This case report emphasizes the importance of obtaining a travel history in a patient presenting with acute illness symptoms to ensure identification of the virus and prompt patient isolation.
Holshue M. L. et al., First Case of 2019 Novel Coronavirus in the United States. New England Journal of Medicine (2020). doi:10.1056/NEJMoa2001191
March 5, 2020
Cases of 2019-nCOV were originally reported in association with exposure to the seafood market in Wuhan, however further data indicates that person-to-person transmission of the virus is occurring. Respiratory swabs from the patient discussed in this report were obtained on day 4 of his illness and tested positive for 2019-nCoV with a high viral load (low cycle threshold [Ct] values between 18-22). Upper and lower respiratory swabs (Ct values, 23 to 24) and stool specimens (Ct values, 36 to 38) obtained on illness day 7 tested positive for 2019-nCoV, while specimens obtained on illness days 11 and 12 showed decreasing virus levels. Although a return traveler from Wuhan, the patient reported no exposure to the seafood market, health care facilities, or to sick contacts, suggesting that his case was acquired via community transmission. The case presented on day 4 initially with mild cough and low-grade intermittent fever, with later onset to shortness of breath and evidence of pneumonia on chest radiography on day 9. Importantly, despite mild symptoms between illness day 4 and 9, patient-derived samples had a high viral load, suggesting a potential for transmission of the virus to others.
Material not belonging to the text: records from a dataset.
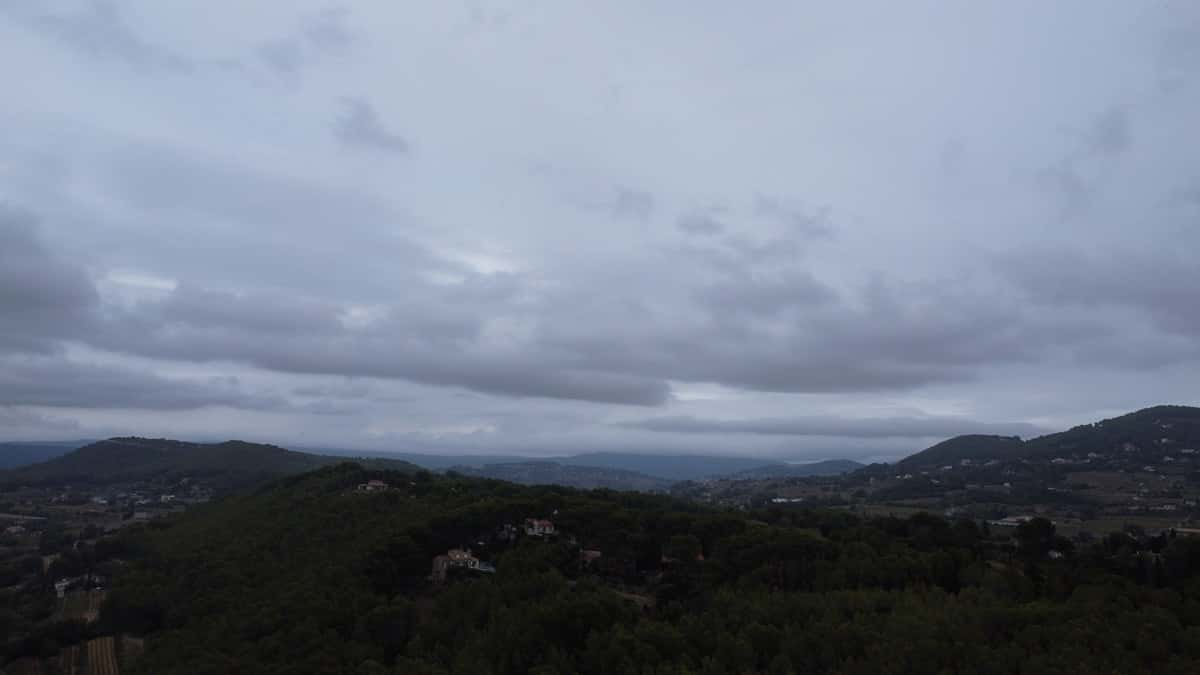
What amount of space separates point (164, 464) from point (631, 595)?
10772cm

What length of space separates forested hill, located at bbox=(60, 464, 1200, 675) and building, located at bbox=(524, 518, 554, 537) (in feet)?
1.98

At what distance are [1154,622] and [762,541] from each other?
1472 centimetres

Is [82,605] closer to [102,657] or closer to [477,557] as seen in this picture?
[102,657]

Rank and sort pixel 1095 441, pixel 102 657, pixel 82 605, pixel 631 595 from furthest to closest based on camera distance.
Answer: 1. pixel 1095 441
2. pixel 82 605
3. pixel 102 657
4. pixel 631 595

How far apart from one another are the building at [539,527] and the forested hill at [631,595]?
0.60 metres

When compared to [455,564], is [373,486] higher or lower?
higher

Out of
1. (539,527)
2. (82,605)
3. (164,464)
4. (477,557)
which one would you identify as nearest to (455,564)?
(477,557)

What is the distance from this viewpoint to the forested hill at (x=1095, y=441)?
107 metres

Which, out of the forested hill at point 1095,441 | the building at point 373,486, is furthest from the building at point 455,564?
the forested hill at point 1095,441

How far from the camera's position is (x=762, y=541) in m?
32.7

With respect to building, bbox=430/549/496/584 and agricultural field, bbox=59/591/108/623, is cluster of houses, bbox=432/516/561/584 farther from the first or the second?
agricultural field, bbox=59/591/108/623

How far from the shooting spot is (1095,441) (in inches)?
4510

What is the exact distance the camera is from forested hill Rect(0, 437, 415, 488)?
10294 cm

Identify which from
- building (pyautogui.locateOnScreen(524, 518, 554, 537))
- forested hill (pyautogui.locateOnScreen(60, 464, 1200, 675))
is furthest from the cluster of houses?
forested hill (pyautogui.locateOnScreen(60, 464, 1200, 675))
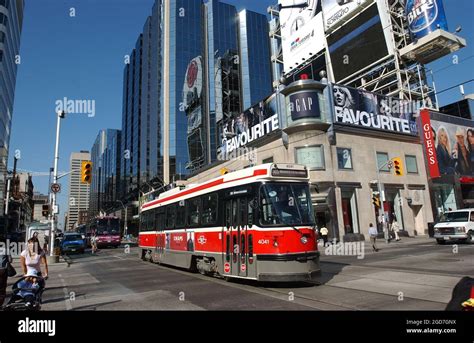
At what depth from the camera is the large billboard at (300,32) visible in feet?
161

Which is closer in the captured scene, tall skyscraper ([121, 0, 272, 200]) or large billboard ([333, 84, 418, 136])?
large billboard ([333, 84, 418, 136])

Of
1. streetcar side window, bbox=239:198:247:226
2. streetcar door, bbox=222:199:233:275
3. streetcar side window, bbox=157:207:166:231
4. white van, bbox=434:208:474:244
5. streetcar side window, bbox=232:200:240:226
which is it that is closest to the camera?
streetcar side window, bbox=239:198:247:226

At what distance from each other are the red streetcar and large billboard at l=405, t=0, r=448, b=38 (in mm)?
38194

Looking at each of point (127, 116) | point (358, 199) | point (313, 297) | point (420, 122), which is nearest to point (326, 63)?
point (420, 122)

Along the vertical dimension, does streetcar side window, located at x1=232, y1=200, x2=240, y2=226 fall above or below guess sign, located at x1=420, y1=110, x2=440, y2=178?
below

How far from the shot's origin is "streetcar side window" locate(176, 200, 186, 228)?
14.0 m

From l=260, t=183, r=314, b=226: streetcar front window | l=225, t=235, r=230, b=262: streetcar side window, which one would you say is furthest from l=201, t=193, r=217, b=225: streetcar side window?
l=260, t=183, r=314, b=226: streetcar front window

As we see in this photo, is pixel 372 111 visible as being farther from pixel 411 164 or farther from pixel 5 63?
pixel 5 63

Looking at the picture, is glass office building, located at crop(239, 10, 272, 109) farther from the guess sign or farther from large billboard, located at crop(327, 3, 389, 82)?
the guess sign

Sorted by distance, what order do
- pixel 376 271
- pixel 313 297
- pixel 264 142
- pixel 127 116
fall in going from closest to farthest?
pixel 313 297, pixel 376 271, pixel 264 142, pixel 127 116

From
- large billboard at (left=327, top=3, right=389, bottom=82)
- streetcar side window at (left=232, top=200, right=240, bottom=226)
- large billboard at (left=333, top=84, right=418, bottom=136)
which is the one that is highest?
large billboard at (left=327, top=3, right=389, bottom=82)
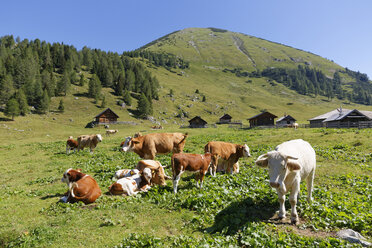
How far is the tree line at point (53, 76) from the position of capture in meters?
74.4

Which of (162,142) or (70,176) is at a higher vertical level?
(162,142)

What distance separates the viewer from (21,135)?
50.2 meters

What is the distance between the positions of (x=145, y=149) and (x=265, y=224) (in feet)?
31.7

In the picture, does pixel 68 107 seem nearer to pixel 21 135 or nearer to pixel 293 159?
pixel 21 135

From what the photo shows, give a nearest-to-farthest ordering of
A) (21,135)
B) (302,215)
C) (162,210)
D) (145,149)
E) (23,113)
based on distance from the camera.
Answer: (302,215), (162,210), (145,149), (21,135), (23,113)

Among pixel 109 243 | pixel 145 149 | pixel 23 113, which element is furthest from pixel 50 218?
pixel 23 113

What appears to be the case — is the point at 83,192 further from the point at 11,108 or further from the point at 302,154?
the point at 11,108

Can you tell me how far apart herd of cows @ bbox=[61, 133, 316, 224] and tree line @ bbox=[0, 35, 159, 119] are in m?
69.8

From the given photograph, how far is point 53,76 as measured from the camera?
93.8 meters

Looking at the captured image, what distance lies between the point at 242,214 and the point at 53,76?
112 meters

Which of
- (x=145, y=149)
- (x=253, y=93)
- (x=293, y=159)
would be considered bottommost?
(x=145, y=149)

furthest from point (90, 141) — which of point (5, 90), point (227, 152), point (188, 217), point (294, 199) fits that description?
point (5, 90)

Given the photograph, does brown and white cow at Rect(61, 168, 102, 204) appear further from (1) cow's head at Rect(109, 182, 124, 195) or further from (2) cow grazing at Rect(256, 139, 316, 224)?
(2) cow grazing at Rect(256, 139, 316, 224)

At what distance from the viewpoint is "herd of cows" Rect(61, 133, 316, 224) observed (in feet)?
21.3
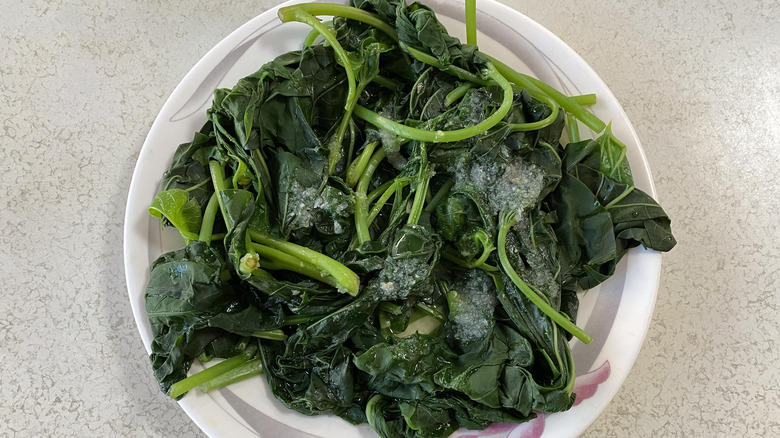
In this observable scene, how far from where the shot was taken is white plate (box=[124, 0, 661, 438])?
4.83ft

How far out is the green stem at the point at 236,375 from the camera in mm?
1448

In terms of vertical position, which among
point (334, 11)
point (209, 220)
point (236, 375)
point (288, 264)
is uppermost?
point (334, 11)

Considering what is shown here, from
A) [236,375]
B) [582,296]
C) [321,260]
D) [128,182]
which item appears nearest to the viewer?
[321,260]

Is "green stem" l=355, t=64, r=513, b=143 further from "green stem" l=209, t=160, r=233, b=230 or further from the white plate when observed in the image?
"green stem" l=209, t=160, r=233, b=230

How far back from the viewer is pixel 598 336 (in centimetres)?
154

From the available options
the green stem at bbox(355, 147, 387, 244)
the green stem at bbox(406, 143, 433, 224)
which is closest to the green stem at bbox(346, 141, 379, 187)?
the green stem at bbox(355, 147, 387, 244)

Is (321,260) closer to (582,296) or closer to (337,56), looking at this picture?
(337,56)

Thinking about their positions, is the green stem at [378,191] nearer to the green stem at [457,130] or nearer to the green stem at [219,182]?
the green stem at [457,130]

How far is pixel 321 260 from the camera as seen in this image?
1362 mm

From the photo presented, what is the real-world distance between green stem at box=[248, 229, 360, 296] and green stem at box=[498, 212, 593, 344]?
0.39m

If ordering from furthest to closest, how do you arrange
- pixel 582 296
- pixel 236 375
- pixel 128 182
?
pixel 128 182 < pixel 582 296 < pixel 236 375

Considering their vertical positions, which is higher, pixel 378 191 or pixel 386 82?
pixel 386 82

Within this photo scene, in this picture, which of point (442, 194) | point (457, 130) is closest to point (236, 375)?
point (442, 194)

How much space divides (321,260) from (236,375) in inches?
16.3
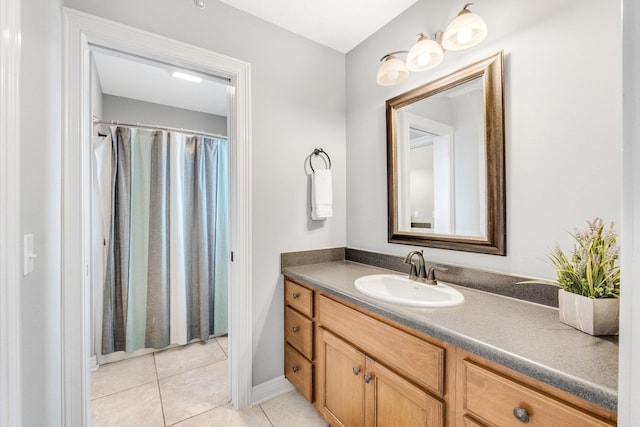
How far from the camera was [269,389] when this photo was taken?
183cm

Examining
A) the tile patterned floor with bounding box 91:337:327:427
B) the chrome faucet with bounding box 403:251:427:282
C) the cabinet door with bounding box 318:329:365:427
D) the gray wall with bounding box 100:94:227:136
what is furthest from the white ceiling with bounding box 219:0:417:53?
the tile patterned floor with bounding box 91:337:327:427

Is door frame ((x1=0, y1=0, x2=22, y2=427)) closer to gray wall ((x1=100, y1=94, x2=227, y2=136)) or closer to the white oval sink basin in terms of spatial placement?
the white oval sink basin

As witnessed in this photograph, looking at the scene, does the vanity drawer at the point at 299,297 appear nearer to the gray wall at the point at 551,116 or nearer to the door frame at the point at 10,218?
the gray wall at the point at 551,116

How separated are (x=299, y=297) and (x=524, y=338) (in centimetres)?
116

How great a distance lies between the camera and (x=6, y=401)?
0.63m

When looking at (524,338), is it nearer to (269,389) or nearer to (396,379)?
(396,379)

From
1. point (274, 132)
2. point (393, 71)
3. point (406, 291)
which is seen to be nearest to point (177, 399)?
point (406, 291)

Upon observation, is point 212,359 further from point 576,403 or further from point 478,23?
point 478,23

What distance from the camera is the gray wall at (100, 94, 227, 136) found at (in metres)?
2.75

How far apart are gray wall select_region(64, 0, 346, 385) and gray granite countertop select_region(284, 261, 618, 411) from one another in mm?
688

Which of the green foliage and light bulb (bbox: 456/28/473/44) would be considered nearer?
the green foliage

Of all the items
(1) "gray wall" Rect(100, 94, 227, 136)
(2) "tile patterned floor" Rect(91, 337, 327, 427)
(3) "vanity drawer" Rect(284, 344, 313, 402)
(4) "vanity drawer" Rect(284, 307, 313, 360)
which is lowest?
(2) "tile patterned floor" Rect(91, 337, 327, 427)

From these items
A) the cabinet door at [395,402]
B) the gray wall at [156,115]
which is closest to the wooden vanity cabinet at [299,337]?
the cabinet door at [395,402]

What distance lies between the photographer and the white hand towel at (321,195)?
6.35 ft
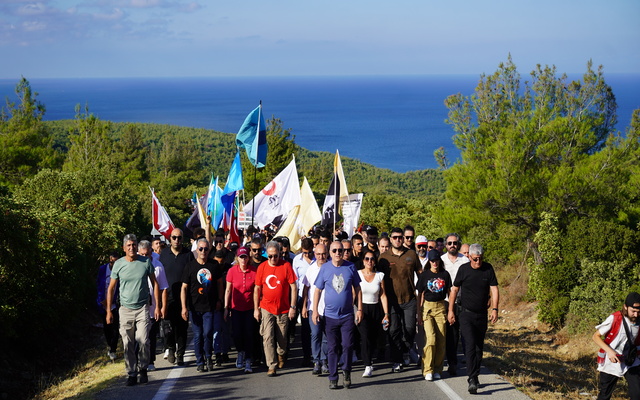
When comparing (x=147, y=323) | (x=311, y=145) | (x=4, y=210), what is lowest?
(x=311, y=145)

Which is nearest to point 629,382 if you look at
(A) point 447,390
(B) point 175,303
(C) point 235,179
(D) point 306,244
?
(A) point 447,390

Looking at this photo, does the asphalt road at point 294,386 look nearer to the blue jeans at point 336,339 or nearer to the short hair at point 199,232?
the blue jeans at point 336,339

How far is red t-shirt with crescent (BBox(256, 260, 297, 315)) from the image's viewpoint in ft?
31.4

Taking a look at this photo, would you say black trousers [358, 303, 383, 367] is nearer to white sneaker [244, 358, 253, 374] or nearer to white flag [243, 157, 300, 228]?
white sneaker [244, 358, 253, 374]

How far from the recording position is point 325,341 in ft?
31.7

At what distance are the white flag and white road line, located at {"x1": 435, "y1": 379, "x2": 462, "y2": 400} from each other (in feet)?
33.2

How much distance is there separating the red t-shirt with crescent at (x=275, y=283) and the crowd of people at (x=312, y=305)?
13mm

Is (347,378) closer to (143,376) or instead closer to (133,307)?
(143,376)

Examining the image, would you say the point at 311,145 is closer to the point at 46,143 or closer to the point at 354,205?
the point at 46,143

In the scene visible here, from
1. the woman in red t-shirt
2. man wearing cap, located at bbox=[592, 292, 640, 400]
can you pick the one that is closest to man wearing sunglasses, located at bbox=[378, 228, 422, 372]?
the woman in red t-shirt

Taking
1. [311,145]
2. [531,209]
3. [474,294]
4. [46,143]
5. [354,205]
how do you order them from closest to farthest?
[474,294] < [354,205] < [531,209] < [46,143] < [311,145]

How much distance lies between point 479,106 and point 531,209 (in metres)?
6.48

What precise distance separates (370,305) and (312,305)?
865 millimetres

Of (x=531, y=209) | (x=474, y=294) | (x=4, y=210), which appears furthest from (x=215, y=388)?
(x=531, y=209)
Patient was managed with antiviral remdesivir based on worsening clinical status, although no current studies have supported its use. This report highlights the importance of screening patients presenting with acute illness symptoms for recent travel. However, it also highlights the emerging potential for person-to-person transmission of the virus and the need to better understand the disease itself to inform clinical decision making.